[Entries taken from a collection]
────

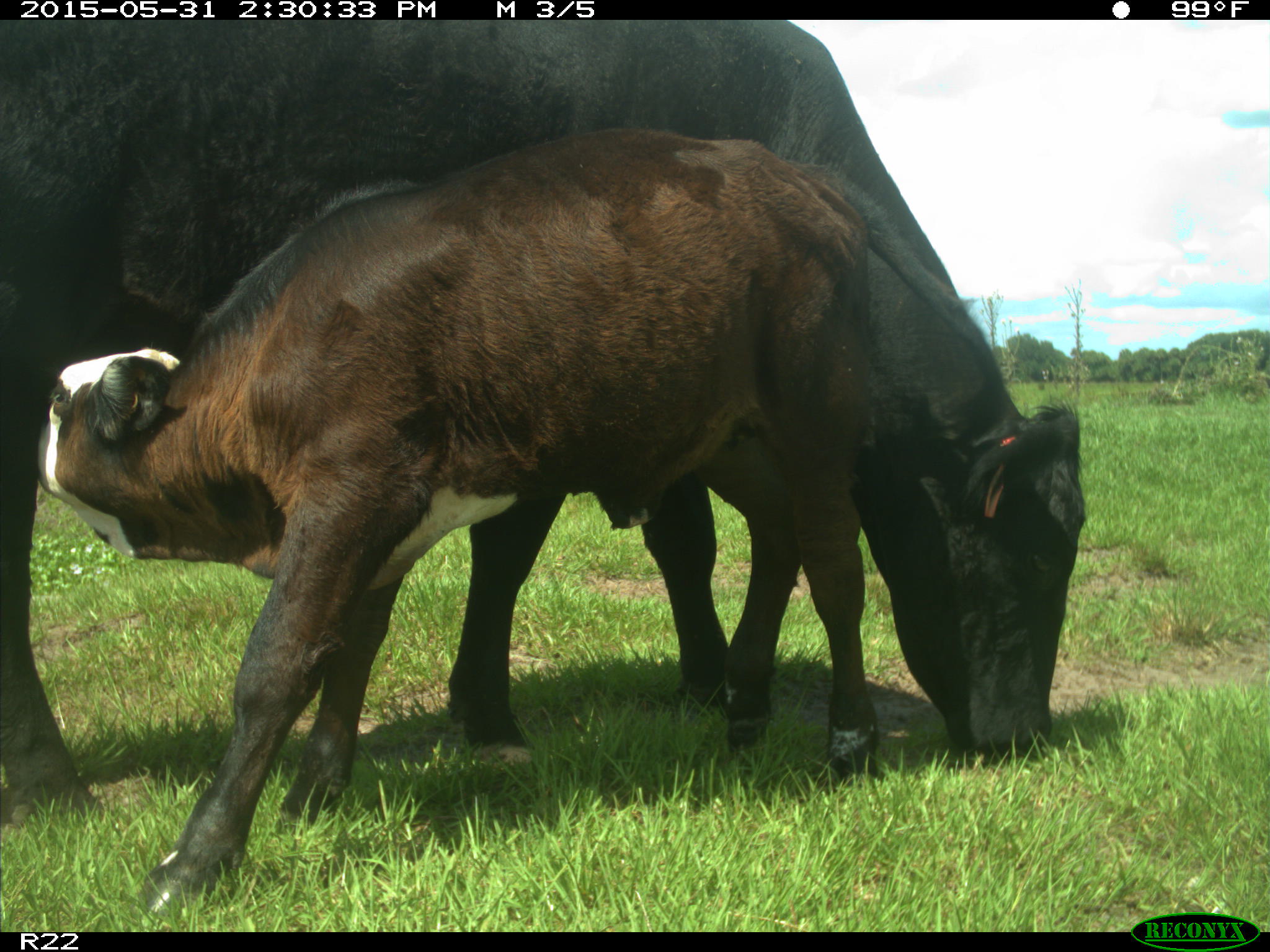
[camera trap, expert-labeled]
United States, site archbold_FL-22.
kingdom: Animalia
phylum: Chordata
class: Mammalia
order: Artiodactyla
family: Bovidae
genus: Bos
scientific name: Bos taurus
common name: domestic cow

────

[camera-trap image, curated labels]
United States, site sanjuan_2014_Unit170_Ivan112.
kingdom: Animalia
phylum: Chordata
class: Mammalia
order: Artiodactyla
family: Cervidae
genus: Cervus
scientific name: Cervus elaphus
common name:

────

**What this task involves**
All lines above between those holding "[camera trap, expert-labeled]" and "common name: domestic cow", inclusive, must be set down unchanged, and no other line may be included.

**Written answer**
[camera trap, expert-labeled]
United States, site archbold_FL-22.
kingdom: Animalia
phylum: Chordata
class: Mammalia
order: Artiodactyla
family: Bovidae
genus: Bos
scientific name: Bos taurus
common name: domestic cow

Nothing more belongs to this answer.